- Task statement -
Copy the listing below, swapping each "tail light" for "rear lamp" and changing nothing else. Leave the pictures out.

- Extracted records -
-- -- --

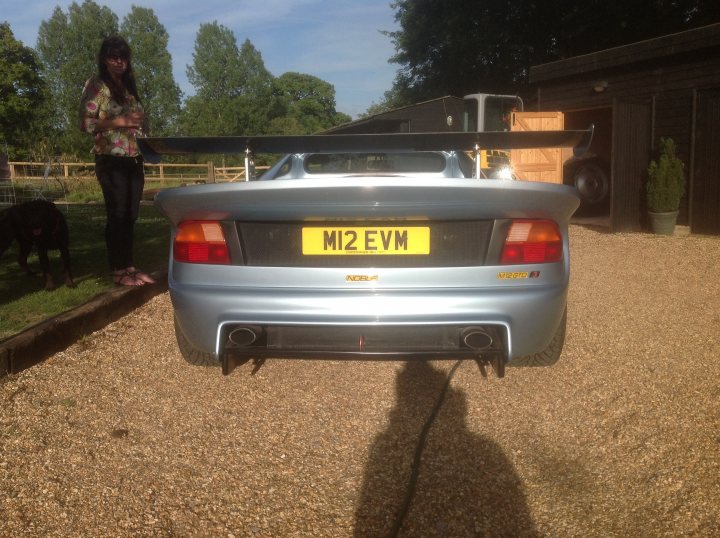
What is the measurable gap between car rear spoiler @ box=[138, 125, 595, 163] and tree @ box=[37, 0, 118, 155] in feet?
258

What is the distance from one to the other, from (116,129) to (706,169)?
10.0 meters

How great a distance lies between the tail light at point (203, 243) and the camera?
2.83m

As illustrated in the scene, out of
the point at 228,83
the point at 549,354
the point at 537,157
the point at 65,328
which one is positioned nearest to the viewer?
the point at 549,354

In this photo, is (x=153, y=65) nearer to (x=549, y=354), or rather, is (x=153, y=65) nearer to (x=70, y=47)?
(x=70, y=47)

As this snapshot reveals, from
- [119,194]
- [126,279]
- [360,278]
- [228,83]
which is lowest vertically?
[126,279]

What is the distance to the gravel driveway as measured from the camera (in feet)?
7.07

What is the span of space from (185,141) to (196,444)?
1.48 metres

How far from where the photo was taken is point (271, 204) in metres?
2.72

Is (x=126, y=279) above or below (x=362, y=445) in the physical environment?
above

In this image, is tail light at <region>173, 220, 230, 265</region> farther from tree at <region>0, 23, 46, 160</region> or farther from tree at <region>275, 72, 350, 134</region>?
tree at <region>275, 72, 350, 134</region>

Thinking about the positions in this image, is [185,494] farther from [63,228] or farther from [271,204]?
[63,228]

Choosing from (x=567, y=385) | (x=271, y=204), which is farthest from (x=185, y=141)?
(x=567, y=385)

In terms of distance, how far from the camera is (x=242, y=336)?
9.24ft

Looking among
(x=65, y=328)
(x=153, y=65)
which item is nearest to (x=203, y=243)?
(x=65, y=328)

-- -- --

- Exercise answer -
What is the measurable gap between car rear spoiler @ box=[138, 125, 595, 163] and tree @ box=[37, 0, 118, 155] in feet?
258

What is the distance from one to the other, from (116,129) to (706,169)?
10.0 meters

How great a distance lies between the rear lamp at point (203, 243) and the camera?
2.83m

As illustrated in the scene, out of
the point at 228,83
the point at 549,354
the point at 537,157
the point at 65,328
which one is positioned nearest to the viewer?
the point at 549,354

In this photo, is (x=153, y=65) nearer to (x=549, y=354), or rather, is (x=153, y=65) nearer to (x=70, y=47)?
(x=70, y=47)

As this snapshot reveals, from
- [119,194]
- [126,279]
- [360,278]
- [228,83]
which is lowest vertically?
[126,279]

What is the distance to the gravel driveway as measured from the camera (in feet)?
7.07

What is the span of space from (185,141) to (196,444)?
1.48 metres

How far from where the photo was taken is point (271, 204) in metres?
2.72

Is (x=126, y=279) above or below (x=362, y=445) in the physical environment?
above

In this image, is rear lamp at <region>173, 220, 230, 265</region> farther from tree at <region>0, 23, 46, 160</region> or farther from tree at <region>275, 72, 350, 134</region>?
tree at <region>275, 72, 350, 134</region>

Thinking about the positions in this image, is [185,494] farther from [63,228] or farther from [271,204]?
[63,228]

Choosing from (x=567, y=385) | (x=271, y=204), which is farthest from (x=185, y=141)?
(x=567, y=385)

In terms of distance, how far from the camera is (x=242, y=336)?
9.24ft

Looking among
(x=65, y=328)
(x=153, y=65)
which item is nearest to (x=203, y=243)?
(x=65, y=328)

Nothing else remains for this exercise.